As we heard St. Paul say in today’s Epistle Reading (1 Corinthians 2:1-16), his preaching to the Corinthians, of Christ and Him crucified, was not like the preaching of his opponents, with lofty speech or in plausible words of wisdom, but his preaching was in demonstration of the Spirit and of power, so that their faith might rest not in the wisdom of people but might rest in the power of God. The power of preaching does not depend on the preacher, but the power of preaching depends on Who and what are preached! The Gospel is the power of God for salvation to everyone who believes (Romans 1:16), whether that Gospel is read and preached to groups such as this or whether the Gospel is applied individually with water in Holy Baptism, with the pastor’s touch in Holy Absolution, or with the bread and wine in the Sacrament of the Altar that are the Body of Christ given for us and the Blood of Christ shed for us. As Jesus told Nicodemus, unless one is born from above of water and the Spirit, one cannot enter the Kingdom of God (John 3:3, 5). And, those so baptized, confess to their pastors the sins that they know and feel in their hearts for the sake of receiving forgiveness from the pastor as from Christ Himself, and so they, hungering and thirsting for righteousness, as Jesus described in last Sunday’s Gospel Reading (Matthew 5:6), are admitted to the Sacrament of the Altar and there satisfied, receiving forgiveness and so also receiving life and salvation.
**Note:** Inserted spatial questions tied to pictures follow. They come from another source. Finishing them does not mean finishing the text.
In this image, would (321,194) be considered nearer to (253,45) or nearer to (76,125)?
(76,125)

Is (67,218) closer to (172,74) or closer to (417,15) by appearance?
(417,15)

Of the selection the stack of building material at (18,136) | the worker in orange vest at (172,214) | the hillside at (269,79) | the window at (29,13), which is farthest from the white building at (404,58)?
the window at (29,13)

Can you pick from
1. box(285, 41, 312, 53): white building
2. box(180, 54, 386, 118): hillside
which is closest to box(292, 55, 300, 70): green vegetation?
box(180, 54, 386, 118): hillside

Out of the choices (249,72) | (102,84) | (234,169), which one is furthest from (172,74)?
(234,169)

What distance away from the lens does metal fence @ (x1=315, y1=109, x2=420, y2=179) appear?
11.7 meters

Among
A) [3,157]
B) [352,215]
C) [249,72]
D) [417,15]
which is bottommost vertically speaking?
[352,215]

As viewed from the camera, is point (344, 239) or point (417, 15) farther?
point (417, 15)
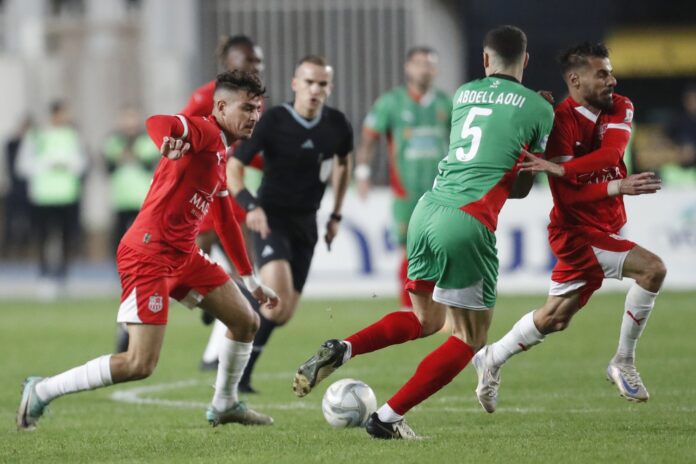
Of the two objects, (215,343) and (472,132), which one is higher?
(472,132)

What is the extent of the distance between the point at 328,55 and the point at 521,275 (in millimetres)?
7006

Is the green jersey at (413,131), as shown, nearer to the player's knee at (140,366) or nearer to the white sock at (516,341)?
the white sock at (516,341)

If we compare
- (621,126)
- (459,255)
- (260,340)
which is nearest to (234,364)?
(459,255)

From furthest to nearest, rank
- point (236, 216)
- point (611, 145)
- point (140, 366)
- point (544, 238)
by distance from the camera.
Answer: point (544, 238) < point (236, 216) < point (611, 145) < point (140, 366)

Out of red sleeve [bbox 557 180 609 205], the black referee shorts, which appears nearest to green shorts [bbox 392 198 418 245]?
the black referee shorts

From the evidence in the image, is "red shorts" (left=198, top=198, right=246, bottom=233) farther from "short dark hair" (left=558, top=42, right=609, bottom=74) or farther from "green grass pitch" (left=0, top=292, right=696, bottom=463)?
"short dark hair" (left=558, top=42, right=609, bottom=74)

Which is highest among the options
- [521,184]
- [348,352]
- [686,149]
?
[521,184]

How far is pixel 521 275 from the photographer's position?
623 inches

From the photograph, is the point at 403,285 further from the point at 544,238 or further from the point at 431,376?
the point at 431,376

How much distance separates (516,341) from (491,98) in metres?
1.62

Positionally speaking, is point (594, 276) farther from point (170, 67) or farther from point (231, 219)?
point (170, 67)

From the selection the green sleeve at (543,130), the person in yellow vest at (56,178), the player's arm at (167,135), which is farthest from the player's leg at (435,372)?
the person in yellow vest at (56,178)

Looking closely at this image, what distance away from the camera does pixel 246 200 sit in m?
9.02

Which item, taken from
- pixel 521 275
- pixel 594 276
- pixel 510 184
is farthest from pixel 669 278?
pixel 510 184
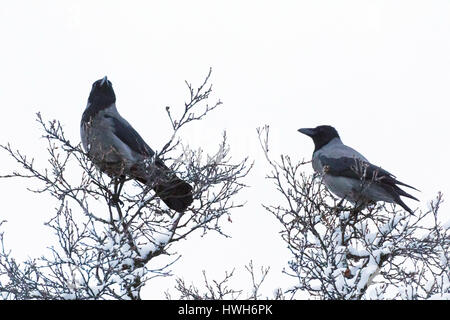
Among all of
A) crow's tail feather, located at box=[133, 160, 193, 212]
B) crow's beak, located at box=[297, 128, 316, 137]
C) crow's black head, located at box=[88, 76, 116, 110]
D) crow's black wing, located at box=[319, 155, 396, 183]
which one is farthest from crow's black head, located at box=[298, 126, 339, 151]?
crow's tail feather, located at box=[133, 160, 193, 212]

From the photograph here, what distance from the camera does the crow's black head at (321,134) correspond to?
45.6ft

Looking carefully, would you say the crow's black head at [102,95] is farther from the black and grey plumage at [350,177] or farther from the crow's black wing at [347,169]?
the crow's black wing at [347,169]

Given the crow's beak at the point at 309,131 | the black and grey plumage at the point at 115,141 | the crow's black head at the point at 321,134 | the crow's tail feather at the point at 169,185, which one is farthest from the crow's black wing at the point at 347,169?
the black and grey plumage at the point at 115,141

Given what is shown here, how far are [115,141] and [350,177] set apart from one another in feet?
11.6

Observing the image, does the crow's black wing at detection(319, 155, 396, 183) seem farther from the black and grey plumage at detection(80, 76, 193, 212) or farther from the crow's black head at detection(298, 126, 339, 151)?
the black and grey plumage at detection(80, 76, 193, 212)

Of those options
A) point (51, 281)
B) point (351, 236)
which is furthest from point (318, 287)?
point (51, 281)

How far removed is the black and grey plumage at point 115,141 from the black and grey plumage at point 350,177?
2.20 metres

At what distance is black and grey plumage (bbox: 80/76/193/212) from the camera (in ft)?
33.3

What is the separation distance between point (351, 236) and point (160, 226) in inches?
85.8

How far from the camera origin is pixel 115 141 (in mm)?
Answer: 12086

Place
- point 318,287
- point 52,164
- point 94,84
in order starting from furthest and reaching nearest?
point 94,84 → point 52,164 → point 318,287

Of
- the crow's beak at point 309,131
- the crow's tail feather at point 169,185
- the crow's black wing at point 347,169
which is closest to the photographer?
the crow's tail feather at point 169,185
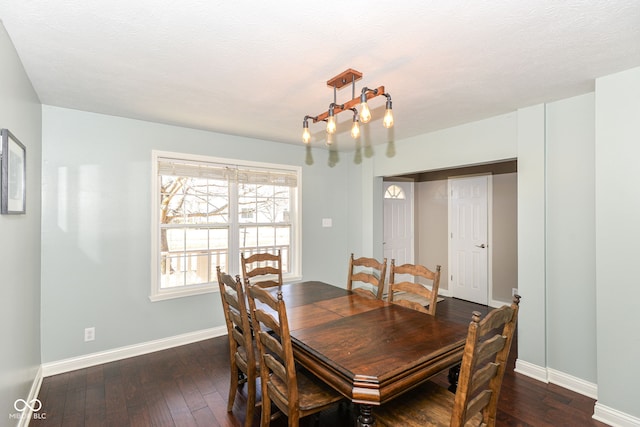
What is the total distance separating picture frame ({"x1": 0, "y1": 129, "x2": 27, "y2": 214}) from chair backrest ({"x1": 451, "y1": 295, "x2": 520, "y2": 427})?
7.42 ft

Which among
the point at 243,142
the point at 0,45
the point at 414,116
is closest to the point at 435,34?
the point at 414,116

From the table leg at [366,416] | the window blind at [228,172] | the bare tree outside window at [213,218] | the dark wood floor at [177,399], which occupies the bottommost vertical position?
the dark wood floor at [177,399]

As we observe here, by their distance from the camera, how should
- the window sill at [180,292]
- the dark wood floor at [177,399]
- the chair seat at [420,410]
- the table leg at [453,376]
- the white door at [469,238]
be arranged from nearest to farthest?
the chair seat at [420,410] → the table leg at [453,376] → the dark wood floor at [177,399] → the window sill at [180,292] → the white door at [469,238]

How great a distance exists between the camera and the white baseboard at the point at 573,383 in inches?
95.9

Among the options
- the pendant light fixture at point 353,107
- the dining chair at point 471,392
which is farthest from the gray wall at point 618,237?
the pendant light fixture at point 353,107

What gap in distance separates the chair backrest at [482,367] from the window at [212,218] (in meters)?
2.96

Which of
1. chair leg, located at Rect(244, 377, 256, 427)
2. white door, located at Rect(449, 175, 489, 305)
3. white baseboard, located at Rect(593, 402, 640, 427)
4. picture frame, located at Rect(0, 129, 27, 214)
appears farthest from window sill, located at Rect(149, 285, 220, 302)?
white door, located at Rect(449, 175, 489, 305)

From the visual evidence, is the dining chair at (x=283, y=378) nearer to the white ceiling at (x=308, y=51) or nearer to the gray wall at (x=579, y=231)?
the white ceiling at (x=308, y=51)

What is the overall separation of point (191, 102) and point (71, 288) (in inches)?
79.2

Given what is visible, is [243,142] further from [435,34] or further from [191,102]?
[435,34]

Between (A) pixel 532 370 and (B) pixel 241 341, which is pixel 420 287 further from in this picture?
(A) pixel 532 370

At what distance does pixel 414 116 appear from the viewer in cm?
308

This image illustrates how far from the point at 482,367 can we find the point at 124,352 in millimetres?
3208

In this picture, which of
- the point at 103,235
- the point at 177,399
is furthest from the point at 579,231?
the point at 103,235
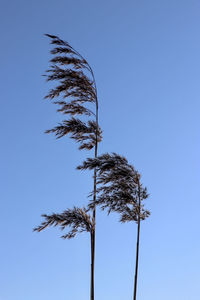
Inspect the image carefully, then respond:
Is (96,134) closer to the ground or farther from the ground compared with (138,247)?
farther from the ground

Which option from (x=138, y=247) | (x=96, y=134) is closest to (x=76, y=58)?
(x=96, y=134)

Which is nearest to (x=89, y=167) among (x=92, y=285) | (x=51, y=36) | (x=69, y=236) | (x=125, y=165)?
(x=125, y=165)

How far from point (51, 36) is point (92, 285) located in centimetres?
771

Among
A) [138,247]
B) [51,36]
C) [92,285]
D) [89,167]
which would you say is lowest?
[92,285]

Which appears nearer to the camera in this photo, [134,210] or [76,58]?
[134,210]

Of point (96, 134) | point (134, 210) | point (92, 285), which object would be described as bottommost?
point (92, 285)

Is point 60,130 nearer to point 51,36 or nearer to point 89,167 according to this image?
point 89,167

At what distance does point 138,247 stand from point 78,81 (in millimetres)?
5455

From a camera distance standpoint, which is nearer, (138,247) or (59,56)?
(138,247)

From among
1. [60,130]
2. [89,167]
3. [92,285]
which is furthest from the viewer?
[60,130]

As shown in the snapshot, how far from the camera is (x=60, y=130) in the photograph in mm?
15453

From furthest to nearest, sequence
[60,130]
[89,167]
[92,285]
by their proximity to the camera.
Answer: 1. [60,130]
2. [89,167]
3. [92,285]

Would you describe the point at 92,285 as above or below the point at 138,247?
below

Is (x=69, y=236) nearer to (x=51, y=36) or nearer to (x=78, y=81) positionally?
(x=78, y=81)
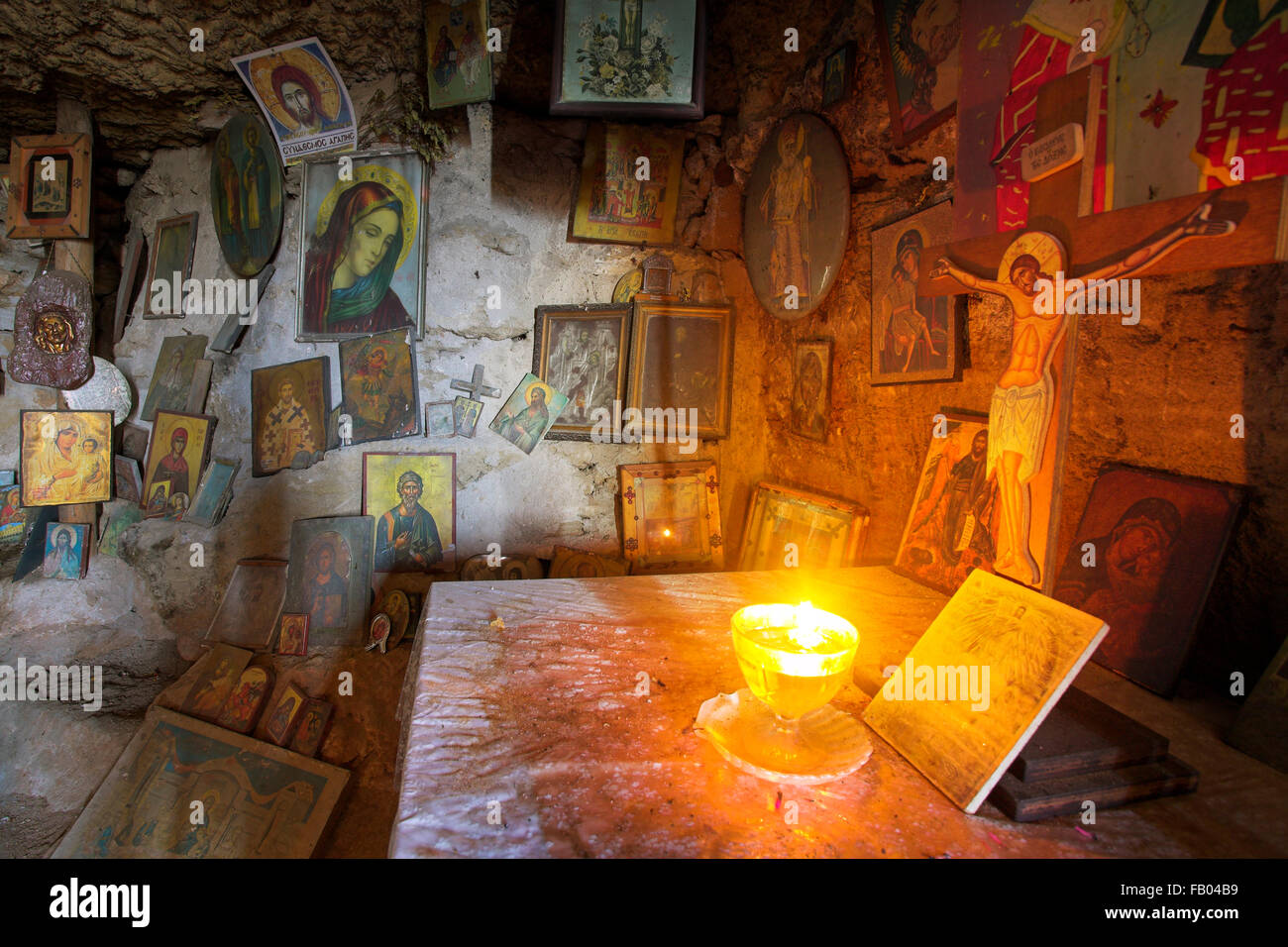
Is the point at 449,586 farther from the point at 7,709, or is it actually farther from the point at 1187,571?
the point at 7,709

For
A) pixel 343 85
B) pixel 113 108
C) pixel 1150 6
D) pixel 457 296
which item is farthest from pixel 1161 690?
pixel 113 108

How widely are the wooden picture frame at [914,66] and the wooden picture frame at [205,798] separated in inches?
148

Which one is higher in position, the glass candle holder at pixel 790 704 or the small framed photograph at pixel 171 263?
the small framed photograph at pixel 171 263

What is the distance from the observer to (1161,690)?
1.38 m

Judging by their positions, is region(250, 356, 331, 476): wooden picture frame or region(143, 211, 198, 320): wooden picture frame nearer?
region(250, 356, 331, 476): wooden picture frame

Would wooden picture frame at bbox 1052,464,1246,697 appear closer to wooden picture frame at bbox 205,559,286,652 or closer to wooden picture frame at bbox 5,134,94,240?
wooden picture frame at bbox 205,559,286,652

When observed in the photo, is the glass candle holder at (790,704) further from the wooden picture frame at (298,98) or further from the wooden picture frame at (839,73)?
the wooden picture frame at (298,98)

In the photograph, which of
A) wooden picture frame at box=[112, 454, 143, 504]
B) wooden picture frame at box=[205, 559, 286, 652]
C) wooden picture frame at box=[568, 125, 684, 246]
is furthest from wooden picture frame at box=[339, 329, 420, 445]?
wooden picture frame at box=[112, 454, 143, 504]

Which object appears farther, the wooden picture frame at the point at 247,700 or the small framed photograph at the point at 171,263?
the small framed photograph at the point at 171,263

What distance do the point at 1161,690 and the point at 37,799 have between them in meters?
4.67

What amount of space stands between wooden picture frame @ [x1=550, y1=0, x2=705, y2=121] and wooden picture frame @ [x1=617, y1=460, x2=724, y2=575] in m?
1.95

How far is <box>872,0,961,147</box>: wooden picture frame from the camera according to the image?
2121 millimetres

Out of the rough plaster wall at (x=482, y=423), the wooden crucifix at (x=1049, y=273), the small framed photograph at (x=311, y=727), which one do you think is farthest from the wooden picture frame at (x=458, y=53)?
the small framed photograph at (x=311, y=727)

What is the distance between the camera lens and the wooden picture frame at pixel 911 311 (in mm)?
2170
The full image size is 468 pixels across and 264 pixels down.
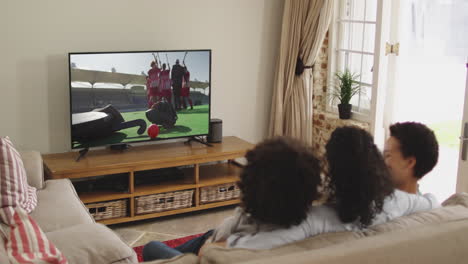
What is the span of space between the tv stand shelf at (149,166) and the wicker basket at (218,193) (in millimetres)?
34

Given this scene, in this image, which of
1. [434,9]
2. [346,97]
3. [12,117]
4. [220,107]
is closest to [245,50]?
[220,107]

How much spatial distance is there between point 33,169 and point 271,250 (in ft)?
7.96

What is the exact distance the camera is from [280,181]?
6.00 feet

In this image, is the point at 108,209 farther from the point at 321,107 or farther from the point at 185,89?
the point at 321,107

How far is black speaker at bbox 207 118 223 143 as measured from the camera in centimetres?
483

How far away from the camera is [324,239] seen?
1.93 meters

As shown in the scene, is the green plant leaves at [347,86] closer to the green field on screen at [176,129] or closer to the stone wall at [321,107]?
the stone wall at [321,107]

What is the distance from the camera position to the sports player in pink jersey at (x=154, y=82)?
447 cm

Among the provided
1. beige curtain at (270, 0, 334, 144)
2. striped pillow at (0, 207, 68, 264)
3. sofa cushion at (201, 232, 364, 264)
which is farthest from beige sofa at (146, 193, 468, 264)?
beige curtain at (270, 0, 334, 144)

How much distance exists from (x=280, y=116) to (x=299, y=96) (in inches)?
9.5

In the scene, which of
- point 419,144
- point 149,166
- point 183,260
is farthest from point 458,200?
point 149,166

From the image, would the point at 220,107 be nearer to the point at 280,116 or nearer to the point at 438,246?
the point at 280,116

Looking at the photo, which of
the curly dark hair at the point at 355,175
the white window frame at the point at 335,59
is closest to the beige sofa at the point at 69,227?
the curly dark hair at the point at 355,175

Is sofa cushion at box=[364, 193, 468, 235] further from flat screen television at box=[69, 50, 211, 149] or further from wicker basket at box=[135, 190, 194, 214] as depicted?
flat screen television at box=[69, 50, 211, 149]
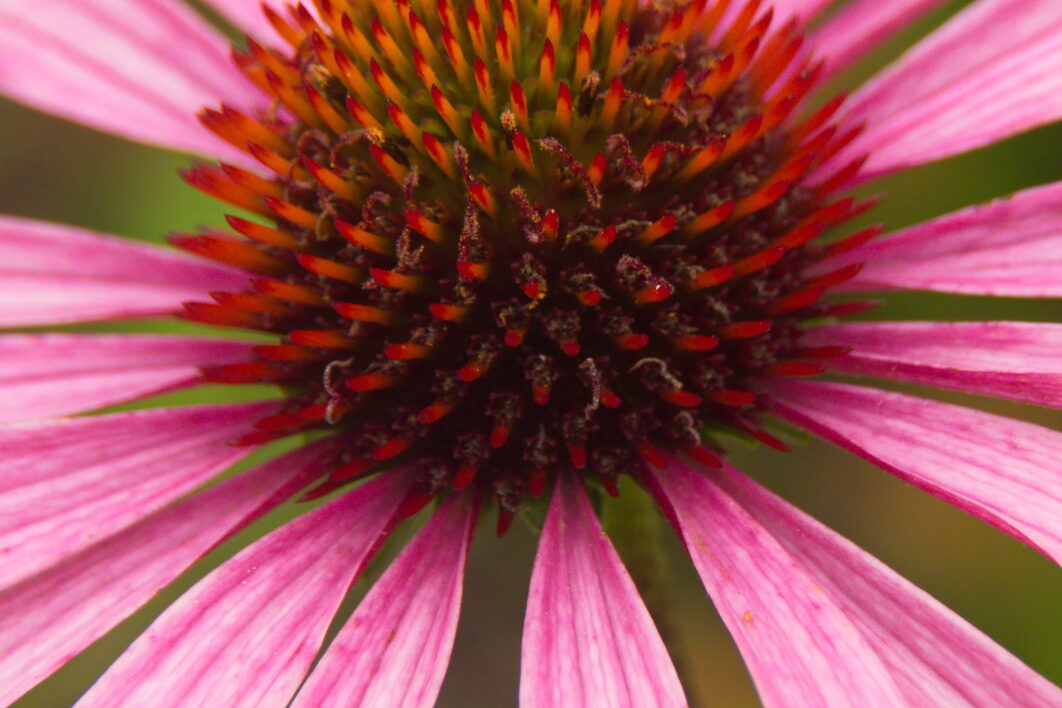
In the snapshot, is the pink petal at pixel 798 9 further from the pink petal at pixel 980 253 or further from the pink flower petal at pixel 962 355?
the pink flower petal at pixel 962 355

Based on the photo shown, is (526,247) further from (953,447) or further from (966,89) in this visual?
(966,89)

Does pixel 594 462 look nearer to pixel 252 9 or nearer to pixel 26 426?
pixel 26 426

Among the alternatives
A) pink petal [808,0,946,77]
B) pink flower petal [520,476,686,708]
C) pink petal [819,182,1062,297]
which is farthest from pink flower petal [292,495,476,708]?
pink petal [808,0,946,77]

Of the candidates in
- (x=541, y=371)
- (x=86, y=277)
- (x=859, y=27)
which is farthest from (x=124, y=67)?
(x=859, y=27)

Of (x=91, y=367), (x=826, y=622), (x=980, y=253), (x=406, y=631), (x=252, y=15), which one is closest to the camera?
(x=826, y=622)

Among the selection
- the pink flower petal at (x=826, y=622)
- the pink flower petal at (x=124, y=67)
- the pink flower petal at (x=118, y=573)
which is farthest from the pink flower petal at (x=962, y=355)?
the pink flower petal at (x=124, y=67)

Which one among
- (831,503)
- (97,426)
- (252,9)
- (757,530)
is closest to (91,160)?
(252,9)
Such is the transformative power of God’s Word in all of its forms!
The Word of the Lord abides forever, and the gates of hell do not prevail against Christ’s Church (Matthew 16:18). No such promises are made either about the decrees of human teachers or about the Lutheran Church—Missouri Synod, much less its Texas District or our Circuit. Yet, that such human teaching and organizations might not last forever should not frighten us. Knowing that God’s Word and Church do last forever, by God’s grace, we endeavor to preach God’s Gospel purely and administer God’s Sacraments rightly. We regularly receive the Sacraments and attend to the Gospel, attend both to the Gospel’s preaching in the Divine Service and its teaching in Bible Classes and Bible Studies, regardless of what we think of the preacher or teacher, for, as we heard in today’s Epistle Reading, our faith rests not in the wisdom of men but in the power of God.
By way of God’s “Absolute law and Absolute Gospel”, with the fullest-possible appreciation of God’s law and our sin’s leading to the fullest-possible appreciation of God’s Gospel and His forgiveness, God transforms us so that we are the salt of the earth and the light of the world, with people’s ideally seeing the good works that God works in us and giving glory to our Father Who is in heaven. We do not do such good works in order to be seen by others (Matthew 6:1), nor do we do works to please others, much less to give offense to others. The spread of the Gospel by our good works is God’s intent and ultimately His work, and we do not despair if the Gospel does not appear to us to be spreading. We do not despair no matter our circumstances, for what God has done for us in His Son Jesus Christ “is enough”. As we will in today’s Closing Hymn (Lutheran Service Book 468), whose author J-J Möller, some time after he wrote the hymn, lost his eyesight but continued to serve as a pastor until he died, we can sing repeatedly, “I am content! I am content!” (Confer 2 Corinthians 12:10; Philippians 4:11.)
Amen.
The peace of God, which passes all understanding, keep your hearts and minds in Christ Jesus. Amen.